◆ TÂCHE DEMANDÉE: Reproduisez à l'identique le passage de l'extrait de dictionnaire sur « avoir honte » en commençant par « DANIEL-ROPS, Mort, 1934, p. » et en poursuivant jusqu'à « à pleurer ainsi. ».

◆ EXTRAIT DE PAGE:
#####

THARAUD, Dingley, 1906, p. 38.
Avoir honte de + subst. Il a honte de nous; il a honte de sa conduite. Tous les plus gros Bulgares viennent perdre, dans une piscine carrée, nus absolument, un peu de leur graisse jaune (...). Ils en sortent pourpres, crachant de la sueur (...) et un garçon crasseux les soutient, les étrille devant les autres, sur l'étroit quai de pierre. Pas un n'a honte de sa graisse suante, de sa laideur! Ils les étalent cyniquement, bestialement (VERCEL, Cap. Conan, 1934, p. 142) :
• 10. ... il avait, la veille, écrasé à coups de talon une portée de petits chiots bâtards (...). Le soir, (...) il avait eu honte de sa férocité, et, pour se punir, il s'était imposé son châtiment coutumier : dix fois de suite une longue épingle dans la cuisse.
DANIEL-ROPS, Mort, 1934, p. 14.
♦ [Avec un compl. introd. par pour désignant la pers. qui enfreint les convenances] Avoir honte (de qqc.) pour qqn. Demain matin, les Boches en prendront livraison quand ils en auront fini avec nous. Mathieu regarda les chasseurs : il avait honte pour les copains (SARTRE, Mort ds âme, 1949, p. 165).
♦ Faire honte (à qqn) à + inf. Être (pour quelqu'un) un motif d'avoir honte (lorsqu'on fait telle ou telle action). Il nous fait honte à pleurer ainsi.

#####

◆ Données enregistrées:
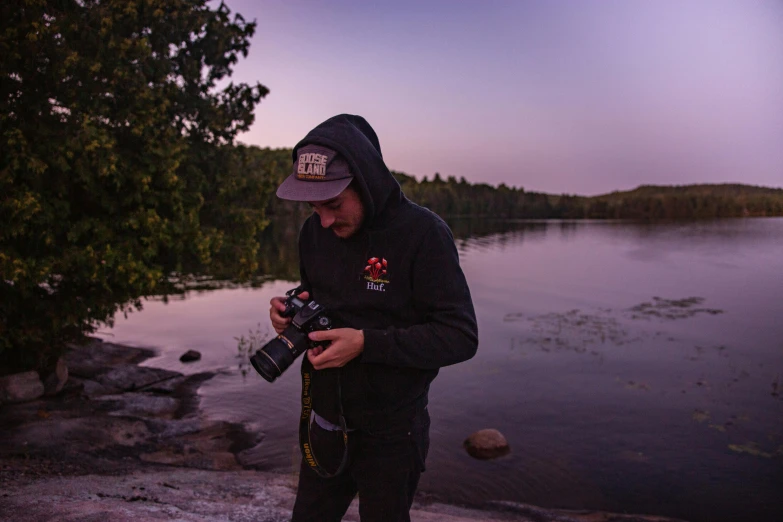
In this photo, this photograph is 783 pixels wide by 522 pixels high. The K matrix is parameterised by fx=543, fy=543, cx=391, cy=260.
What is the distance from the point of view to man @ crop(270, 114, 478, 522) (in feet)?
8.26

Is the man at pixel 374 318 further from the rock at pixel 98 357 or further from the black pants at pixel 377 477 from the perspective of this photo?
the rock at pixel 98 357

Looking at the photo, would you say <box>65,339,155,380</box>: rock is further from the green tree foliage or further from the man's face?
the man's face

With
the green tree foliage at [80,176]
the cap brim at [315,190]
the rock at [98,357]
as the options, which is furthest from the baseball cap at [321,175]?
the rock at [98,357]

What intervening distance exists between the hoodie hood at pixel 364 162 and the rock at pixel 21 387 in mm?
11127

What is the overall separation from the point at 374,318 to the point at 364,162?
0.76m

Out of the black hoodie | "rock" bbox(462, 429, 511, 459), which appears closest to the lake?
"rock" bbox(462, 429, 511, 459)

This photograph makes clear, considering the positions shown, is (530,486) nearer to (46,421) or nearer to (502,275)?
(46,421)

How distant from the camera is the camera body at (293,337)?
268 cm

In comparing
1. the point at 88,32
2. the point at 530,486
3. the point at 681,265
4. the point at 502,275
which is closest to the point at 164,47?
the point at 88,32

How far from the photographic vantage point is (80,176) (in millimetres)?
10453

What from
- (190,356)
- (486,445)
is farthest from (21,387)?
(486,445)

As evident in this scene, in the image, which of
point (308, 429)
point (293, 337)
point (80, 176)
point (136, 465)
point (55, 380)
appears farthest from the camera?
point (55, 380)

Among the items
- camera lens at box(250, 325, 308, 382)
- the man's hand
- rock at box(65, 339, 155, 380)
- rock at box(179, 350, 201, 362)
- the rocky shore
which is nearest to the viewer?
the man's hand

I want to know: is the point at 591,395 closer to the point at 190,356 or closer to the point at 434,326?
the point at 190,356
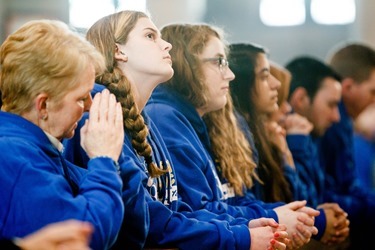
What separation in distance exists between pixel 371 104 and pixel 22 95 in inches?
173

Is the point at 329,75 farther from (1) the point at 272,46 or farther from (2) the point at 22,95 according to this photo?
(1) the point at 272,46

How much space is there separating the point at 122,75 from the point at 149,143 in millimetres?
263

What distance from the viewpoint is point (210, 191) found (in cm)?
339

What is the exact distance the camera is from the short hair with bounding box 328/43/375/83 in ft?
20.0

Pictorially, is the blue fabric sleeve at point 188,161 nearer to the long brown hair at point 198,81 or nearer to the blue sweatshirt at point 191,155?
the blue sweatshirt at point 191,155

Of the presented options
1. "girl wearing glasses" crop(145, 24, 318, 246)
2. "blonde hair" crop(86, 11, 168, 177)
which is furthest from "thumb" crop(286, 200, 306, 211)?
"blonde hair" crop(86, 11, 168, 177)

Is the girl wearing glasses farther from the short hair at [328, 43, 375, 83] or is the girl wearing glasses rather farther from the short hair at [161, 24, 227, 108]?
the short hair at [328, 43, 375, 83]

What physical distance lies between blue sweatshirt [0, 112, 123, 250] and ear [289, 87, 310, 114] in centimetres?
305

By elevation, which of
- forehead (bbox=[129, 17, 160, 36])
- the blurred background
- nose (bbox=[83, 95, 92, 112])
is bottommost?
the blurred background

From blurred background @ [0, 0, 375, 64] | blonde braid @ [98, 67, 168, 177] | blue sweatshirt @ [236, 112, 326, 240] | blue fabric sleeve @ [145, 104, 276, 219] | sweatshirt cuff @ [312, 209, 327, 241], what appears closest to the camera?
blonde braid @ [98, 67, 168, 177]

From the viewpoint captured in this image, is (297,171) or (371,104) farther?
(371,104)

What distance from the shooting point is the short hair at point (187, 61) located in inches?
137

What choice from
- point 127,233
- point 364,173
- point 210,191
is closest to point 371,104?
point 364,173

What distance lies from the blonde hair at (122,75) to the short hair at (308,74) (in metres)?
2.46
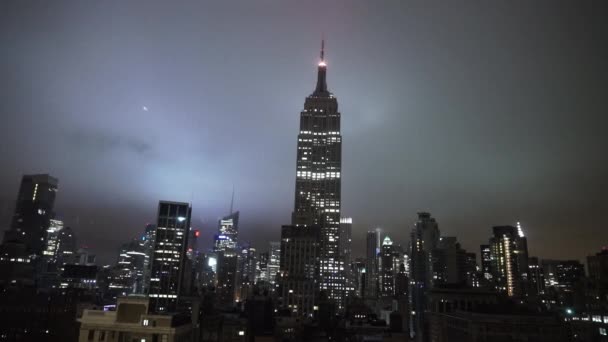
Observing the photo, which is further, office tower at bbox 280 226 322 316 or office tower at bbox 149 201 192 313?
office tower at bbox 149 201 192 313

#####

◆ CORRIGÉ DE L'EXERCICE:
DANIEL-ROPS, Mort, 1934, p. 14.
♦ [Avec un compl. introd. par pour désignant la pers. qui enfreint les convenances] Avoir honte (de qqc.) pour qqn. Demain matin, les Boches en prendront livraison quand ils en auront fini avec nous. Mathieu regarda les chasseurs : il avait honte pour les copains (SARTRE, Mort ds âme, 1949, p. 165).
♦ Faire honte (à qqn) à + inf. Être (pour quelqu'un) un motif d'avoir honte (lorsqu'on fait telle ou telle action). Il nous fait honte à pleurer ainsi.